= Source material =
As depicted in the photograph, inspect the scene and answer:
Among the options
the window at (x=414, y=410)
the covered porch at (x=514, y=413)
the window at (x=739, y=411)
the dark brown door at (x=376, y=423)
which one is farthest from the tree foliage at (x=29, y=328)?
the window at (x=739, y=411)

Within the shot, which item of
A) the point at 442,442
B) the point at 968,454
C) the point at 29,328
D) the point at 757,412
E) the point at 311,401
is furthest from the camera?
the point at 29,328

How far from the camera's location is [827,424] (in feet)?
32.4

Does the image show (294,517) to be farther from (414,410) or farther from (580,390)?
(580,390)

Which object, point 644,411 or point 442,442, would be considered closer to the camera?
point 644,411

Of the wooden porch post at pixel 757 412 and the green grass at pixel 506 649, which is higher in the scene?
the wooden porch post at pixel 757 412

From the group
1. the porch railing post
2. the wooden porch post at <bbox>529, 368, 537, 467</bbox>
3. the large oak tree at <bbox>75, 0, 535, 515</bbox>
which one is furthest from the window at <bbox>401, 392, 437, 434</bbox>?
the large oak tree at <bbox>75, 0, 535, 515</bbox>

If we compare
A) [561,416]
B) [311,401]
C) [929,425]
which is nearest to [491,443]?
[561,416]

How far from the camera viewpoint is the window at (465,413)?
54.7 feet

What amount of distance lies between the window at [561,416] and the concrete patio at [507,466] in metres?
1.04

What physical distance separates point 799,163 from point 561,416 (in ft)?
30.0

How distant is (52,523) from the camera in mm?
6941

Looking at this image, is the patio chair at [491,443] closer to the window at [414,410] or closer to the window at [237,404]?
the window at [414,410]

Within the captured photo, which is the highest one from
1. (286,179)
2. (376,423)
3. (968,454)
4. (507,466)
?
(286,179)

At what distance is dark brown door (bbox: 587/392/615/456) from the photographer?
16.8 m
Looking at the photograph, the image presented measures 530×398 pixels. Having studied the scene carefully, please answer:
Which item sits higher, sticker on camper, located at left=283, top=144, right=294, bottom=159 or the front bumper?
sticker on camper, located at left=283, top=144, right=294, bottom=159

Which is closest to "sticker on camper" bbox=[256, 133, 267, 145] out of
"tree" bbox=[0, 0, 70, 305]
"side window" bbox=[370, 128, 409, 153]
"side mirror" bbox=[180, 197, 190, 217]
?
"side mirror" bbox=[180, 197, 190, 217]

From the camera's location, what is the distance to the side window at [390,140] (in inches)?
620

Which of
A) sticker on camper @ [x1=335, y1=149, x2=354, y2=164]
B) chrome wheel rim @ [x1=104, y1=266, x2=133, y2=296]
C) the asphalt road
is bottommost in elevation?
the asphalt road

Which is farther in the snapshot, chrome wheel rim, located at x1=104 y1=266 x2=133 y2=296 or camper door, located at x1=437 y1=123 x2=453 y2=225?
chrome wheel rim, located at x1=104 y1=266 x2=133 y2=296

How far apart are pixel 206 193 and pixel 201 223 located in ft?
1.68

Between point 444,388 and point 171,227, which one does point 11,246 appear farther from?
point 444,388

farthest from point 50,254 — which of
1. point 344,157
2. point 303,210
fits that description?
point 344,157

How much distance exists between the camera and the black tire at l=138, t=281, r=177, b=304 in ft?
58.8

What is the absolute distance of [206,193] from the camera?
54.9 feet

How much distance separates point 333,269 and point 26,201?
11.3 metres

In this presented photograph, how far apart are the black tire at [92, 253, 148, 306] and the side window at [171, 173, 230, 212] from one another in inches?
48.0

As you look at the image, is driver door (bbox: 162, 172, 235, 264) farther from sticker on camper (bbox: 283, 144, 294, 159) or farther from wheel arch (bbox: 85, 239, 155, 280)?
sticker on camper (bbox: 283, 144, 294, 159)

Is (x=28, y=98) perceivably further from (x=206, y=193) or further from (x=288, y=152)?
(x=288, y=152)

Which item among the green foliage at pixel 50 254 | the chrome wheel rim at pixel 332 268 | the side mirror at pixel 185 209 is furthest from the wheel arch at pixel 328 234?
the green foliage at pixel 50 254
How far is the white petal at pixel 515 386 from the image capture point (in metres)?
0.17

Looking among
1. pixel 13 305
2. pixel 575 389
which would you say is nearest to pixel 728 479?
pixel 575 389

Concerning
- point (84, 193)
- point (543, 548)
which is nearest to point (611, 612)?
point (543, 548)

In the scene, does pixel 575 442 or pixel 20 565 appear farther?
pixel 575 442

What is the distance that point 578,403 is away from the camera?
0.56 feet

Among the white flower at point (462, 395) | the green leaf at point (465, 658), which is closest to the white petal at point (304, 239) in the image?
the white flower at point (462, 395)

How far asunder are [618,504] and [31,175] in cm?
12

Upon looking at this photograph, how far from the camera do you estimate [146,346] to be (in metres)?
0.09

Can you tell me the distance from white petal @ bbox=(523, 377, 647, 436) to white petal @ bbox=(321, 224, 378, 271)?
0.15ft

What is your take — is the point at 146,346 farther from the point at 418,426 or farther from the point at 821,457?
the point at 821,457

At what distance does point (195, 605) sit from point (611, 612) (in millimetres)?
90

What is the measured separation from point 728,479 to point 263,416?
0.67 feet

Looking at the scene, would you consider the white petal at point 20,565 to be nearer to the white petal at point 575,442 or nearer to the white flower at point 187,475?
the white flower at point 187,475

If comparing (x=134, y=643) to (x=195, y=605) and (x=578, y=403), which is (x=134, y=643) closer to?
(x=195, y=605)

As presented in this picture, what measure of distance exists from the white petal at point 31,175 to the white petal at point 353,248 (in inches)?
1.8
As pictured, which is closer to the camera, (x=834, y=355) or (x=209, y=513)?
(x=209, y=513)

= Exercise requirements =
Starting at the line that contains "As presented in" and ending with the last line of the records, write those lines out again in full, requests included, scaling every number in the answers (the distance and the coordinates) by 0.4. Round each result to the same number of decimal places as the original, rounding halves up.

= Result for this task =
As presented in this picture, what measure of distance exists from the white petal at point 31,175 to the white petal at point 353,248 (in inches)?
0.7
As pictured, which is closer to the camera, (x=834, y=355) or (x=209, y=513)?
(x=84, y=205)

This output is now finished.